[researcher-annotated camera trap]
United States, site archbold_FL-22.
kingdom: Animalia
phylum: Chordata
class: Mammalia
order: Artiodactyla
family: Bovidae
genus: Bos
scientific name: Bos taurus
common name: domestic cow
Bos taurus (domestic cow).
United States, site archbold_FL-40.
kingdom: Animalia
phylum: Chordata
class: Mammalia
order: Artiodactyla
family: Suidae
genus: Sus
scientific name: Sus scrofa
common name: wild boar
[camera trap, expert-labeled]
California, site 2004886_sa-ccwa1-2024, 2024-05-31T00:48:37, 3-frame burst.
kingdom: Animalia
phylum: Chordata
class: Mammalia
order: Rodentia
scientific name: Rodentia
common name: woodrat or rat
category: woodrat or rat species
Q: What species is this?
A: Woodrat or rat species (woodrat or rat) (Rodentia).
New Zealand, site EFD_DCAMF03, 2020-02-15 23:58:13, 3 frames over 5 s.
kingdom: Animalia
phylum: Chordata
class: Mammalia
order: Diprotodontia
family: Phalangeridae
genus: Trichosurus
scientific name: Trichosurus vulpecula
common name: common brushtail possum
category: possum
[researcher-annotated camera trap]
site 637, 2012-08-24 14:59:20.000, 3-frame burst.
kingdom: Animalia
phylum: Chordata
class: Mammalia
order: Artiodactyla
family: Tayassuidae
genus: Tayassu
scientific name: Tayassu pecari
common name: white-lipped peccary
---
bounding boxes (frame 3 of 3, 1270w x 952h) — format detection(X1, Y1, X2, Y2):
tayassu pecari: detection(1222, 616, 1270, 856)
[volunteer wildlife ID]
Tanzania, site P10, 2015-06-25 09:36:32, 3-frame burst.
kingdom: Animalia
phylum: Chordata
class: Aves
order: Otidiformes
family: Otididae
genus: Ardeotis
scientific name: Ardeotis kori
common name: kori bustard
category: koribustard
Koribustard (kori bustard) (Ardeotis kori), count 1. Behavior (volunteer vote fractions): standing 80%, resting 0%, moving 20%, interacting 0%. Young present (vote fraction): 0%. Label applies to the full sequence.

===============

▸ **TASK STATEMENT**
Output all of the records, keeping every word exact.

▸ **RESPONSE**
[researcher-annotated camera trap]
United States, site archbold_FL-22.
kingdom: Animalia
phylum: Chordata
class: Mammalia
order: Artiodactyla
family: Bovidae
genus: Bos
scientific name: Bos taurus
common name: domestic cow
Bos taurus (domestic cow).
United States, site archbold_FL-40.
kingdom: Animalia
phylum: Chordata
class: Mammalia
order: Artiodactyla
family: Suidae
genus: Sus
scientific name: Sus scrofa
common name: wild boar
[camera trap, expert-labeled]
California, site 2004886_sa-ccwa1-2024, 2024-05-31T00:48:37, 3-frame burst.
kingdom: Animalia
phylum: Chordata
class: Mammalia
order: Rodentia
scientific name: Rodentia
common name: woodrat or rat
category: woodrat or rat species
Q: What species is this?
A: Woodrat or rat species (woodrat or rat) (Rodentia).
New Zealand, site EFD_DCAMF03, 2020-02-15 23:58:13, 3 frames over 5 s.
kingdom: Animalia
phylum: Chordata
class: Mammalia
order: Diprotodontia
family: Phalangeridae
genus: Trichosurus
scientific name: Trichosurus vulpecula
common name: common brushtail possum
category: possum
[researcher-annotated camera trap]
site 637, 2012-08-24 14:59:20.000, 3-frame burst.
kingdom: Animalia
phylum: Chordata
class: Mammalia
order: Artiodactyla
family: Tayassuidae
genus: Tayassu
scientific name: Tayassu pecari
common name: white-lipped peccary
---
bounding boxes (frame 3 of 3, 1270w x 952h) — format detection(X1, Y1, X2, Y2):
tayassu pecari: detection(1222, 616, 1270, 856)
[volunteer wildlife ID]
Tanzania, site P10, 2015-06-25 09:36:32, 3-frame burst.
kingdom: Animalia
phylum: Chordata
class: Aves
order: Otidiformes
family: Otididae
genus: Ardeotis
scientific name: Ardeotis kori
common name: kori bustard
category: koribustard
Koribustard (kori bustard) (Ardeotis kori), count 1. Behavior (volunteer vote fractions): standing 80%, resting 0%, moving 20%, interacting 0%. Young present (vote fraction): 0%. Label applies to the full sequence.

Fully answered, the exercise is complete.